Auszug aus den Erwägungen:

                       Aus den Erwägungen:

Erwägung 2

    2.  Das Obergericht hat erwogen, eine Sistierung des
Vollstreckungsverfahrens gemäss Art. 38 Abs. 1 LugÜ (SR 0.275.11) komme
nicht in Frage. Das Vorbehaltsurteil sei nach deutscher ZPO vorläufig
vollstreckbar und der Beschwerdeführer habe das Nachverfahren mehr als fünf
Jahre nicht eingeleitet. Offenbar gehe er davon aus, dass dieses ohne
Rücksicht auf eine Frist zulässig sei. Der ordentliche Rechtsbehelf im
Sinne von Art. 38 Abs. 1 LugÜ müsse indes fristgebunden sein, ansonsten
der Antragsteller den Zeitpunkt des Rechtsbehelfs beliebig bestimmen
und diesen erst und gerade dann einlegen könnte, wenn das Begehren
um Vollstreckbarerklärung im Zweitstaat anhängig gemacht werde. Im
Übrigen spreche der Zeitablauf von über fünf Jahren mit einer gewissen
Wahrscheinlichkeit dafür, dass das Nachklagerecht verwirkt sei.

    Der Beschwerdeführer wirft dem Obergericht vor, das
Lugano-Übereinkommen nicht vertragsautonom, sondern nach Landesrecht
ausgelegt zu haben. Der Begriff des ordentlichen Rechtsbehelfes sei weit
auszulegen und das Nachverfahren sei inzwischen eingeleitet; diesfalls
sei auf das Fristerfordernis zu verzichten.

Erwägung 3

    3.  Gemäss Art. 38 Abs. 1 LugÜ kann das obere Gericht des Zweitstaates
das Vollstreckungsverfahren aussetzen, wenn gegen die Entscheidung im
Ursprungsstaat ein ordentlicher Rechtsbehelf eingelegt worden ist oder
die Frist hierfür noch läuft. Analoges sieht Art. 30 Abs. 1 LugÜ für das
Anerkennungsverfahren vor.

    Wie der Beschwerdeführer zu Recht ausführt, ist der Begriff des
ordentlichen Rechtsbehelfs vertragsautonom auszulegen.
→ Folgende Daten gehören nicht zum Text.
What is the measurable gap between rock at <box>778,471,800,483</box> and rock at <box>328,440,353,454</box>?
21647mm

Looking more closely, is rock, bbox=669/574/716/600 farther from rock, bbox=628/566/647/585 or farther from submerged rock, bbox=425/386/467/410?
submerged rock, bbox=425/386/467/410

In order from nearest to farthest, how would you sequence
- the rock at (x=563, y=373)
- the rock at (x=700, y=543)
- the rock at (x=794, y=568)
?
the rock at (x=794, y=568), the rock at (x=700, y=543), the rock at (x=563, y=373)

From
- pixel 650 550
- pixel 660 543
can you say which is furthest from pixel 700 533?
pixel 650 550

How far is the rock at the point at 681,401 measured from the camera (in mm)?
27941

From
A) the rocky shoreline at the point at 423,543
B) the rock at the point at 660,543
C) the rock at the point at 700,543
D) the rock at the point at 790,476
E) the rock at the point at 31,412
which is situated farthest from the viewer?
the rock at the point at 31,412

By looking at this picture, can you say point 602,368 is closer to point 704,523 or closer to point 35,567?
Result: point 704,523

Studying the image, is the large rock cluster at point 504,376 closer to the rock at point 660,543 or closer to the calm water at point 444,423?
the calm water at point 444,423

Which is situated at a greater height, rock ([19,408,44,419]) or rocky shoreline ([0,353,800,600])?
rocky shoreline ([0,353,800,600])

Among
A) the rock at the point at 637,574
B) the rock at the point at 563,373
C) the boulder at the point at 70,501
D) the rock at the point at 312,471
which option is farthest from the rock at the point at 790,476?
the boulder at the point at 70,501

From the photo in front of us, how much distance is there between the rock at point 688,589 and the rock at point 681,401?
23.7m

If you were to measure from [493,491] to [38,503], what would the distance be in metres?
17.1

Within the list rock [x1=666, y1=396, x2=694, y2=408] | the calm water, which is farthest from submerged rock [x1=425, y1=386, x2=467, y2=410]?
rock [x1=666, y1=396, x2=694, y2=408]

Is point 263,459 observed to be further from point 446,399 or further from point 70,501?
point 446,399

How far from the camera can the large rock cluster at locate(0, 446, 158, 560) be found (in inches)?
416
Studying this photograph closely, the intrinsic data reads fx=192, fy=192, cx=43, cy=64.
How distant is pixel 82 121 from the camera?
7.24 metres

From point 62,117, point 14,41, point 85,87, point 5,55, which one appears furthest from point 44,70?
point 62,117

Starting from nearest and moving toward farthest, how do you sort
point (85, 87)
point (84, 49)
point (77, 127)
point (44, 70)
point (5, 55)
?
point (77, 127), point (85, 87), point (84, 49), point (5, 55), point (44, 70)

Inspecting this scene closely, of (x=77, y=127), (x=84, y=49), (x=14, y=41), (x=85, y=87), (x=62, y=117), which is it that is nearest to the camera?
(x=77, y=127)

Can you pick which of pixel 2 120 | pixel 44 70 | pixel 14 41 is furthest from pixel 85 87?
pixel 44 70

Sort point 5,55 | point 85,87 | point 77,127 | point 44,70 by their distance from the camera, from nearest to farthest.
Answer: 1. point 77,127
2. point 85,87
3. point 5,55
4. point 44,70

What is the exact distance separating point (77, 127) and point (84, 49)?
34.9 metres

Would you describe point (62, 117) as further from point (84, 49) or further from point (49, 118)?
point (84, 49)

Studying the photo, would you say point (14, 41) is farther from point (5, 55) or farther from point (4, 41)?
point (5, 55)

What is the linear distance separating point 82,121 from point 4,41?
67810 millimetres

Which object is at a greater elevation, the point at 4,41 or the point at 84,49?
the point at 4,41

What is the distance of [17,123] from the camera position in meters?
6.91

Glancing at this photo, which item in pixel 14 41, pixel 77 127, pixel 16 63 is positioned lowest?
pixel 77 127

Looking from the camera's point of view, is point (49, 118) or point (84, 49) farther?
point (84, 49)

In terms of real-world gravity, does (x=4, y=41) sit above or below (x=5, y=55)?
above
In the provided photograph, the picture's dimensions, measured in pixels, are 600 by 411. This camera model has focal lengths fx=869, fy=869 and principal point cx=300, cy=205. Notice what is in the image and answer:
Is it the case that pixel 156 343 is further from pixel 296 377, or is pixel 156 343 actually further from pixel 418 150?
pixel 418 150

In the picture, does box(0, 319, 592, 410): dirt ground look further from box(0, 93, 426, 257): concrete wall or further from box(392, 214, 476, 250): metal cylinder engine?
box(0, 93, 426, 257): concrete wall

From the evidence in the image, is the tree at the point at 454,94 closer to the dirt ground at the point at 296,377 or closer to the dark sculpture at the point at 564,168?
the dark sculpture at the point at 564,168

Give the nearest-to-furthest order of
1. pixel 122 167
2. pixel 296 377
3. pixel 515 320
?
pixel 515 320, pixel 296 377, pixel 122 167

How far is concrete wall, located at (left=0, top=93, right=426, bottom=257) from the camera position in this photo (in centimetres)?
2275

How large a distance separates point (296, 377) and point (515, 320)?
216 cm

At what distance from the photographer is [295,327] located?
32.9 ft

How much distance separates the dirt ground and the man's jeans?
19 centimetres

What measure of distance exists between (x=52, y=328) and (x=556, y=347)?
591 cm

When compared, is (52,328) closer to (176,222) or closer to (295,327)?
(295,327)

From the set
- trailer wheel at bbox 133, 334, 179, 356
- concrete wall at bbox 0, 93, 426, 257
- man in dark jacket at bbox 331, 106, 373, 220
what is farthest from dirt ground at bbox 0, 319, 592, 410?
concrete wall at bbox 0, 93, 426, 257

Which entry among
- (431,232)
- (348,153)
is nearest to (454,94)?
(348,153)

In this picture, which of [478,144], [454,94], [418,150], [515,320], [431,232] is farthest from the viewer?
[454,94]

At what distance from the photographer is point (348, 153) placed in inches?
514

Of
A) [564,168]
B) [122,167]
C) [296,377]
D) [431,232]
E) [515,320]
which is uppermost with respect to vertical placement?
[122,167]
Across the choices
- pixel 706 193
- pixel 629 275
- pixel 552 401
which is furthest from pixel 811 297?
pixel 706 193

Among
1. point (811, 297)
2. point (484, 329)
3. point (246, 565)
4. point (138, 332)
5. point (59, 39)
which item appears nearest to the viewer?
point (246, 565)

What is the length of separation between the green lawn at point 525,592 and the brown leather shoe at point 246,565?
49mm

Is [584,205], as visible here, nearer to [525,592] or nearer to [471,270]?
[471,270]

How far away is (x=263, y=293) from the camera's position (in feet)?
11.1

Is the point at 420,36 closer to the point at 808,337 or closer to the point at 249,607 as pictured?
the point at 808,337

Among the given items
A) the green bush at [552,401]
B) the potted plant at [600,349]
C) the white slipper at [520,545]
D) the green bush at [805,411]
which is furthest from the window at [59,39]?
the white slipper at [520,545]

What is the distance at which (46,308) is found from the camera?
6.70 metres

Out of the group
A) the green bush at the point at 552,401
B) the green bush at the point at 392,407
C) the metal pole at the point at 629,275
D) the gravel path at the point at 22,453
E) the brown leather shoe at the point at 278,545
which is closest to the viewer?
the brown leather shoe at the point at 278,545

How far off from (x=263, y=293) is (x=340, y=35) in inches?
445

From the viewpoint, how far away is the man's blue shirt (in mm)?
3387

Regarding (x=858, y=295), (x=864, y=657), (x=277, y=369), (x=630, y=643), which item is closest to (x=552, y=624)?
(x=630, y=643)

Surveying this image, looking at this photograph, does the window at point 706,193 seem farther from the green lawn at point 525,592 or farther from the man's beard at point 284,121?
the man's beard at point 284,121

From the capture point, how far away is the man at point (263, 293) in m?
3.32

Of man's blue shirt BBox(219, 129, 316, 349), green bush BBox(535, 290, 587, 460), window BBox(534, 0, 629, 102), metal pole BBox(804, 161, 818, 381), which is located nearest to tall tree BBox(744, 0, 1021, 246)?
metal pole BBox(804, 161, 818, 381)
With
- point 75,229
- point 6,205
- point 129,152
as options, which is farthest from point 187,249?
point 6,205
Der Europäische
Gerichtshof hat diesbezüglich in seinem Entscheid vom 22. November 1977
erkannt, ordentliches Rechtsmittel im Sinne der Konvention sei jeder
Rechtsbehelf, der zur Aufhebung oder Abänderung der für vollstreckbar
zu erklärenden Entscheidung führen könne und für dessen Einlegung im
Erststaat eine gesetzliche Frist gesetzt sei, die durch die Entscheidung
selbst ausgelöst werde (GEIMER/SCHÜTZE, Europäisches Zivilverfahrensrecht,
Kommentar zu EuGVÜ und LugÜ, München 1997, N. 6 zu Art. 38; KROPHOLLER,
Europäisches Zivilprozessrecht, Kommentar zu EuGVO und LugÜ, 7. Aufl.,
Heidelberg 2002, N. 3 zu Art. 37).

    Ein Vorbehalts-/Anerkenntnisurteil bedeutet, dass die beklagte
Partei den Klageanspruch bestreitet und nur für den Urkundenprozess
anerkennt. Das Vorbehaltsurteil ist auflösend bedingt, weil es
unter dem Vorbehalt des Nachverfahrens steht, das den Rechtsstreit
vor gleicher Instanz ohne Beschränkung der Beweismittel fortsetzt
(ROSENBERG/SCHWAB/GOTTWALD, Zivilprozessrecht, 15. Aufl., München 1993,
S. 318 ff.). Nichtsdestoweniger erwächst das Vorbehaltsurteil in formelle
Rechtskraft, und gemäss § 599 Abs. 3 ZPO stellt es binnenstaatlich einen
Vollstreckungstitel dar.

    Aus § 600 ZPO ist keine Frist für das Nachverfahren ersichtlich;
der Beschwerdeführer weist denn auch mit Nachdruck auf diesen Umstand
hin. Nach den vorstehenden Erwägungen handelt es sich beim Nachverfahren
folglich nicht um einen ordentlichen Rechtsbehelf im Sinne des autonom
ausgelegten Art. 38 LugÜ. Etwas anderes lässt sich auch aus dem Entscheid
des Bundesgerichtshofes vom 12. Juni 1986 und der einschlägigen Literatur
nicht ableiten: Zwar plädiert diese dafür, das vom Europäischen Gerichtshof
aufgestellte Kriterium der Fristgebundenheit des Rechtsbehelfs nur dann zu
verwenden, wenn dieser im Zeitpunkt der Befassung des Zweitgerichts noch
nicht eingelegt ist (KROPHOLLER, aaO, N. 4 zu Art. 37). Eine nach mehr
als fünf Jahren am 28. November 2002 und damit just einen Tag vor Rekurs
und Nichtigkeitsklage an das Obergericht des Kantons Zürich eingereichte
Nachklage beim Landgericht Düsseldorf bietet jedoch keinen Anlass, von
der Definition des ordentlichen Rechtsmittels, wie sie vom Europäischen
Gerichtshof vorgenommen worden ist, abzuweichen.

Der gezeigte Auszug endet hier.